Зажав между ляжек чемоданчик и снисходительно ворча, он ковырял ключом трудно открывающийся старый замок аудитории. Однако как оружие привыкает к одной руке, так и этот замок всегда слушался смешного старичка.
С Захаром Семёновичем можно было поступить оскорбительно, но его невозможно было оскорбить – в этом состояла суть его характера. На его лекциях мы в основном раскрашивали географические карты, а он поведывал нам про давние времена, когда сам ещё был молодым, город только строился, а ему приходилось вставать рано и зажигать керосиновые светильники вместо будущих свечей Яблочкова.
– Мне, – рассказывал он, – давали спичку, и я всё обходил в крепости и зажигал! Что вы усмехаетесь? – отмахивал он рукой. – Да, нам доверяли! Это вам дай спичку – вы целого стекла не оставите!
Как будто спичка была булыжнику подобна…
Особо он не досаждал нам, швеям, своей географией, положенной по расписанию для общего образования. И так и говорил, обращаясь к бабьей в основном аудитории разномастных свистух:
– Раскрасьте карты – и идите губы красить да в свои клубы! Только, пожалуйста, не знакомьтесь с варварами с островов! – взывал он. – А то вон – в лесу нашли женский труп!
Девицы слегка пугались, дёргались. А одна зачем-то спросила его, кто его жена.
– Химик! – отмахнул он морщинистой ручкой. – У меня и сын химик, – сообщил он, – и внук вот тоже хочет им стать!
Про жену спросила Грета – замысловатая Ленина подруга. Они вечно ходили парой и обе курили, однако, в отличие от Лены, Грета с виду казалось застенчивой. То поднимет глаза, то потупит. Но когда поднимет – в них искрились холодные насмешливые и даже озорные блики.

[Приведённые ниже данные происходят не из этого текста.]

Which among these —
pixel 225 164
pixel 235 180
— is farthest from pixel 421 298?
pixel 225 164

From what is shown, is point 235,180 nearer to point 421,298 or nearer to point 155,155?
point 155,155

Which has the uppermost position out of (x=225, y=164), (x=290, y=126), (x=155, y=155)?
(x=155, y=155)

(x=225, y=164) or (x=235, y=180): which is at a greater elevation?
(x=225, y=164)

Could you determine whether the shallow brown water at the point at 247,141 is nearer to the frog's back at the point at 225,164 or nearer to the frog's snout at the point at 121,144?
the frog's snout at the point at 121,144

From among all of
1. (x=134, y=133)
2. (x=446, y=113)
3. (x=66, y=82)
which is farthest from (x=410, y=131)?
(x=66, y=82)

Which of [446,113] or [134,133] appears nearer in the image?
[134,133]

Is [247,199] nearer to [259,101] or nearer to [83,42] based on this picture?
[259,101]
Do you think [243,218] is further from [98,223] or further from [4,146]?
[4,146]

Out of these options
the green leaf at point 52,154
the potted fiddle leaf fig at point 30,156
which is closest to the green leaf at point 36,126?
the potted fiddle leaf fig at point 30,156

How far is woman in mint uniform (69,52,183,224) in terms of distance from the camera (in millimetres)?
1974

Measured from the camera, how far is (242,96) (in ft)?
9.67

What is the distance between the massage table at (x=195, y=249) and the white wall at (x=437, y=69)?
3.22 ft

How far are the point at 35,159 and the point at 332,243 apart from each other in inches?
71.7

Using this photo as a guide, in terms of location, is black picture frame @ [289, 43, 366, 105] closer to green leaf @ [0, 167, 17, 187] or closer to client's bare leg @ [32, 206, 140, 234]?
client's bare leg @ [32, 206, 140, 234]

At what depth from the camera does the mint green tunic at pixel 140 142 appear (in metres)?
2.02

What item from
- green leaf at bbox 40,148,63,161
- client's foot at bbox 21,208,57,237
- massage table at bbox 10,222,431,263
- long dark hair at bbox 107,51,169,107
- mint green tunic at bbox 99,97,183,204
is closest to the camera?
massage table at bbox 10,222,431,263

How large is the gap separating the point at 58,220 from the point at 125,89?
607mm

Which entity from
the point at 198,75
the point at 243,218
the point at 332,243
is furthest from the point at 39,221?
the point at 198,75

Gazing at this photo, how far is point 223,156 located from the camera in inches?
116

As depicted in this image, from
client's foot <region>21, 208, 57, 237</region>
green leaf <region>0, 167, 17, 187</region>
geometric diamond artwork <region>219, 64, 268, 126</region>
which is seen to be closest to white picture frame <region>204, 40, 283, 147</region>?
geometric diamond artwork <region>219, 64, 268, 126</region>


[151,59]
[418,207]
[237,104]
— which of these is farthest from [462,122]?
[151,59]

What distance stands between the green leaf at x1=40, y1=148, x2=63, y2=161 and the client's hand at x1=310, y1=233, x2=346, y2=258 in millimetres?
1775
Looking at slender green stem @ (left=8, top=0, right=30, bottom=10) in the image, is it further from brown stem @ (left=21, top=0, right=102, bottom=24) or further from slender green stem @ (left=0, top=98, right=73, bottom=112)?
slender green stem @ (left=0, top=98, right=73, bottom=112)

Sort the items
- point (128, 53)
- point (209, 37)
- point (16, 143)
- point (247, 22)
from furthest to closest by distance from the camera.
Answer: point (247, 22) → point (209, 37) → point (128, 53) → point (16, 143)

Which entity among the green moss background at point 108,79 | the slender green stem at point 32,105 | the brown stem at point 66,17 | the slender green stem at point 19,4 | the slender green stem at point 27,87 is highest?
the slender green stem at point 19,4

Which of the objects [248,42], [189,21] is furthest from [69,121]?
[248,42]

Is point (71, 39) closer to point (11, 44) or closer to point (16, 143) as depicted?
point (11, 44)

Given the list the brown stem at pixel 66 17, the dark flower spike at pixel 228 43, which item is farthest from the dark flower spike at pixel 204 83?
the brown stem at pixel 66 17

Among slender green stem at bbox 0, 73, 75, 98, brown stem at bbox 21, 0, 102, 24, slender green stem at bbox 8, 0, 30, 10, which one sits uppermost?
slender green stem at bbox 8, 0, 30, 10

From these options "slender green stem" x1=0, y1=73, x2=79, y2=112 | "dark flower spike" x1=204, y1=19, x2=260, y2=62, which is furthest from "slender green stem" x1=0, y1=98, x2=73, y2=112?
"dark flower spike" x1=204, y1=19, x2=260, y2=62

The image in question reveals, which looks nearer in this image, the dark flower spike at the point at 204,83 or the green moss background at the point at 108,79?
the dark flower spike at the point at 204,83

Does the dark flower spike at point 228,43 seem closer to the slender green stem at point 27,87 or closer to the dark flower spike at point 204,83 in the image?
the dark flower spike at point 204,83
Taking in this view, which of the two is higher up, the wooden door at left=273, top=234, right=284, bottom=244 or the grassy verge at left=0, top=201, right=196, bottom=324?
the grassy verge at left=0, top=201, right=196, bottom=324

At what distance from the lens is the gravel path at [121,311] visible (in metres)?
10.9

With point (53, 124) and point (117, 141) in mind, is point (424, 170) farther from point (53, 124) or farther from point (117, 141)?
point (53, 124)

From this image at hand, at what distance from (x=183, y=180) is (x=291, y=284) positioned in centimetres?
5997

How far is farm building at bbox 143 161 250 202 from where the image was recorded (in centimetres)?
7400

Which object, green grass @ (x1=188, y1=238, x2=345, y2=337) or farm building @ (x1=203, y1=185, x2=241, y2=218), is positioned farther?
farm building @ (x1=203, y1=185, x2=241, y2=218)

Затем глаза снова тупились, – будто с помощью их переключения последовательно сменялись две монады каких-то двух поистине разных Грет.
Бывало, Грета, начавшая, потупясь, мяться и сжимать ноги, говорила:
– Ой, мне надо ручки помыть!
И быстренько шла в отхожее место.
Иногда в их компании находились ещё два парня – наглые и неумные. Сима и Тима. Один был неправдоподобно толст и одутловат, с влажными пустыми глазами и одышкой, неуклюжими, словно надутыми, кистями рук. Другой – маленький и тощий, с кривым тонким ртом. Но они тоже почти всегда колобродили вместе.
Когда Грета возвращалась, они измывались над ней.
– Что, Гретхен, – подмигивали они ей, – отлила?
Грета в ответ бледнела, пыхтела и неистово заверяла:
– Я ходила мыть руки!
В ответ те двое нагло уничтожающе хохотали:
– Ну конечно! Да знаем прекрасно, за чем на самом деле ходила!
Грета краснела и молча обиженно отворачивалась от нахалов.